I remember standing at the podium, feeling the weight of all those topics and how each one was woven through my father’s life like the quiet scars he’d never reveal. I spoke about the silent, invisible wounds of war, about how men like my dad returned from combat with memories they’d carry alone, tucked away like his medals in an old box in the closet. It was a tribute, a way to honor him, to give voice to something he’d always buried deep.
At the time, my understanding of healing was limited, shaped by the same world he grew up in—a world where you didn’t talk about your pain. He would simply tell me he was “fine.” I’ve come to understand how much weight that word can hold, how it became his mask, his way of holding back everything he endured. It was only years later, when I found myself immersed in addiction recovery and reaching toward unconventional methods, that I began to open doors my father would never walk through. Psychedelics became part of my journey, a tool that allowed me to go back into my own memories and trauma, offering a form of peace I hadn’t thought possible. But I knew, even then, that he would never accept this path.
My father is a Vietnam vet, a man decorated with medals that he saw as hollow symbols of an experience he’d rather forget. The first time he opened up to me about the December day his squad was obliterated, when he survived while his friends died, was decades after the fact. Vietnam had a way of creeping up on him in silence—he would disappear every December 16th, and even when he was home, he was distant, a shadow of himself. I’ve always known that his generation, men like him, bear their trauma alone, wearing their silence like a badge of honor.
Over the years, my father has told me more than once that not a single day passes without Vietnam on his mind. One year of service, but fifty years of remembering. Fifty years where every day brought him back, even if only for a moment, to those jungles, those losses, and those ghosts that wouldn’t let him go. To anyone else, this might sound unimaginable, but for my father, it’s simply the reality he wakes up to each morning and falls asleep to each night. My father first stepped foot on Vietnam at 19 years old. I attended my first rehab at 19. Two completely different lives, decades and thousands of miles apart.

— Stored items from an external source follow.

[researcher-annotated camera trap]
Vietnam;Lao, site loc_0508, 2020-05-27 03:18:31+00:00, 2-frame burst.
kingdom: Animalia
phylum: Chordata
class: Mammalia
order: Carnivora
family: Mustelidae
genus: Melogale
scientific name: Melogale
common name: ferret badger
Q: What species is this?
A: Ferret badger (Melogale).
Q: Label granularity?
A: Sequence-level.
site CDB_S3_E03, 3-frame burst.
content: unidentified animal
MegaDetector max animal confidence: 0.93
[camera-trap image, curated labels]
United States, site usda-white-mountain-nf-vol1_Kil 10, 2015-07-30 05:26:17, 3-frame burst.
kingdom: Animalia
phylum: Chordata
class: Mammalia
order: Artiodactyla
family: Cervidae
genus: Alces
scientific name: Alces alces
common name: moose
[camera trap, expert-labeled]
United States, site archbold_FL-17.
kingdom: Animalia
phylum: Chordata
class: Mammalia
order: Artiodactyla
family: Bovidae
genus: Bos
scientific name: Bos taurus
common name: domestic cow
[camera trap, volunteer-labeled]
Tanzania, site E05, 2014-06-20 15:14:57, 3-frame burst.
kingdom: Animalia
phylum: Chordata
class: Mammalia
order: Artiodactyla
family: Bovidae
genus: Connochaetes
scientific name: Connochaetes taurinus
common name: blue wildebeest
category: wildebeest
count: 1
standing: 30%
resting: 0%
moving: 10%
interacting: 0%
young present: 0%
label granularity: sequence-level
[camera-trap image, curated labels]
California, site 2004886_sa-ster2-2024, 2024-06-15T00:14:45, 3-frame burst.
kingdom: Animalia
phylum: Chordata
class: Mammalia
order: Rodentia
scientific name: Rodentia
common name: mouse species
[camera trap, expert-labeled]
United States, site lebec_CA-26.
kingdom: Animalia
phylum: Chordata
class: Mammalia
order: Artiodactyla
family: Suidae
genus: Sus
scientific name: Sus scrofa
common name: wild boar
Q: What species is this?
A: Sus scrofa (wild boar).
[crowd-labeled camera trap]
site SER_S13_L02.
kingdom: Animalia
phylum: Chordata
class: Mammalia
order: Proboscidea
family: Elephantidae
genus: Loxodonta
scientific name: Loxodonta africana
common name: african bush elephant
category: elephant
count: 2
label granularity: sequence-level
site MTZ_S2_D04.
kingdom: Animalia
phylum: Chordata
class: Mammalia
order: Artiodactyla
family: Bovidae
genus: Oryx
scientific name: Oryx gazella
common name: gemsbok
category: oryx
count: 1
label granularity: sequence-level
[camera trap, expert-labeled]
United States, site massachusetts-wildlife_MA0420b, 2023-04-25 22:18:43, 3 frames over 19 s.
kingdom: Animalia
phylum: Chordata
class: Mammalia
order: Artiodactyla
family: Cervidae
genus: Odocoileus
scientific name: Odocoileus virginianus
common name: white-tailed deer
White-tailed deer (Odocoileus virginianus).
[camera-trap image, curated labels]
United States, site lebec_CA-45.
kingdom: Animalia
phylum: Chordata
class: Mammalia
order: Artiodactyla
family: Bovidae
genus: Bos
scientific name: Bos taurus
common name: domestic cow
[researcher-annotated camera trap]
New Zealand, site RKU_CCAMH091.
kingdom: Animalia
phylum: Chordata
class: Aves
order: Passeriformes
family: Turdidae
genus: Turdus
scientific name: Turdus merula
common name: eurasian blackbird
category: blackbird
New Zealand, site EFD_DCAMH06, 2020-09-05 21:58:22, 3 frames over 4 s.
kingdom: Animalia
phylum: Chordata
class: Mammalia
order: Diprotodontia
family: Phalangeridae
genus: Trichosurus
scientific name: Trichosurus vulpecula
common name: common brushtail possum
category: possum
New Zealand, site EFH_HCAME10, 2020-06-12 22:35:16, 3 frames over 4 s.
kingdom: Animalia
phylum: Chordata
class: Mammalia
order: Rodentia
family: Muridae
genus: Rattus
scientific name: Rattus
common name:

I went on to talk about his resilience, the way he faced life afterward—marriage, fatherhood, work—bearing a heavy silence as if it were just part of him. He always told me he was “fine,” but I’ve come to know that “fine” often means bearing more than most of us will ever understand. He’s lived his life in quiet defiance of pain, holding onto the belief that suffering is meant to be endured, not healed. Alcoholism and divorce. Living alone. The same episodes of Andy Griffith on repeat on his TV every day.
Today, psychedelics are in their infancy as a recognized form of healing, and for men like my father, they’re still viewed with suspicion, if they’re viewed at all. To him, psychedelics would be a foolish venture, a choice he would probably see as weakness. His is a world where the past remains unspoken, the trauma unacknowledged, and he’s committed to that life. For him, healing means enduring, not transforming, and it’s that stark contrast that defines the distance between us.
Today, on Veterans Day, I think back to that podium and the bridge I tried to build in his honor. When I remember that podium, that audience, and that speech, I’m struck by how much has changed for me and how little has for him. Psychedelics have given me the chance to break free of inherited silence, to find peace in a way I never imagined. And yet, I have to accept that his journey and mine were never meant to align. Today, as I reflect, I understand that the closest I can come to honoring him is by accepting this difference. I see him for who he is—a man who fought his battles alone, whose silence is his shield, and whose version of “fine” will never mean healed.
For him, every day will continue to carry a memory of Vietnam. Every day, he’ll live with those unspoken losses. I wish there were more I could do to help him understand what I’ve found, but I know that some paths are simply not meant to cross.
And so I sit here, accepting that our journeys are different, that the best way I can honor him is to let him keep his silence, his version of “fine.” It’s a solemn peace I’ve made, knowing that he’ll continue to carry Vietnam with him, day after day, while I walk a path he’ll never choose. But perhaps, by understanding this difference, I’m honoring him as he truly is.
Sometimes when I go back into the histories of the psychedelic movement, I sometimes wonder about the worlds apart…the Timothy Leary’s and the LSD studies in the 1950s and 1960s…and people like my father 8,000 miles away in a jungle.
I do know that two things happened in 1968.
In October of 1968, Lyndon B. Johnson, President at the time, signed into law that LSD was officially illegal in the United States…and interestingly enough, it was the same time my father first stepped off of a plane into Vietnam.